▶ **SOURCE EXCERPT**:
☆ ☆ ☆ ☆ ☆

Anne Walker (born May 21, 1973, New York City) is an architectural historian and author in New York City.

She graduated from the Chapin School, from Middlebury College, and received a master's degree in Historic Preservation from Columbia University. In 2000, she joined Peter Pennoyer Architects in New York City, where she has collaborated with Peter Pennoyer on several books regarding the history of twentieth-century American architecture.

Walker serves as a Fellow Emeritus of the Institute of Classical Architecture and Art.

Books 
 Peter Pennoyer Architects: Apartments, Townhouses, Country Houses, The Vendome Press, 2010.
 The Finest Rooms in America, Rizzoli, 2010, with Thomas Jayne.
 The Ford Plantation Architectural Pattern Book, 1999, co-author, with Donald M. Rattner.
 The Architecture of Delano & Aldrich, W. W. Norton, 2003, co-author, with Peter Pennoyer.
 The Architecture of Warren & Wetmore, W. W. Norton, 2006, co-author, with Peter Pennoyer.
 Frank M. Snyder’s Building Details, W. W. Norton, 2007, co-author, with Peter Pennoyer, of an introduction.
 The Architecture of Grosvenor Atterbury, W. W. Norton, 2009, co-author, with Peter Pennoyer.

☆ ☆ ☆ ☆ ☆

▶ **RECORD EXCERPTS**:
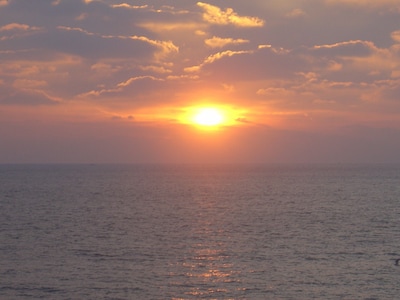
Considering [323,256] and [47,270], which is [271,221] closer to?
[323,256]

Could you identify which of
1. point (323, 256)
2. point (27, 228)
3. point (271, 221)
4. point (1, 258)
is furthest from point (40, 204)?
point (323, 256)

☆ ☆ ☆ ☆ ☆

▶ **YOUR GOAL**: Print the Anne Walker biography from above word for word, leaving every line unchanged.

▶ **RESULT**:
Anne Walker (born May 21, 1973, New York City) is an architectural historian and author in New York City.

She graduated from the Chapin School, from Middlebury College, and received a master's degree in Historic Preservation from Columbia University. In 2000, she joined Peter Pennoyer Architects in New York City, where she has collaborated with Peter Pennoyer on several books regarding the history of twentieth-century American architecture.

Walker serves as a Fellow Emeritus of the Institute of Classical Architecture and Art.

Books 
 Peter Pennoyer Architects: Apartments, Townhouses, Country Houses, The Vendome Press, 2010.
 The Finest Rooms in America, Rizzoli, 2010, with Thomas Jayne.
 The Ford Plantation Architectural Pattern Book, 1999, co-author, with Donald M. Rattner.
 The Architecture of Delano & Aldrich, W. W. Norton, 2003, co-author, with Peter Pennoyer.
 The Architecture of Warren & Wetmore, W. W. Norton, 2006, co-author, with Peter Pennoyer.
 Frank M. Snyder’s Building Details, W. W. Norton, 2007, co-author, with Peter Pennoyer, of an introduction.
 The Architecture of Grosvenor Atterbury, W. W. Norton, 2009, co-author, with Peter Pennoyer.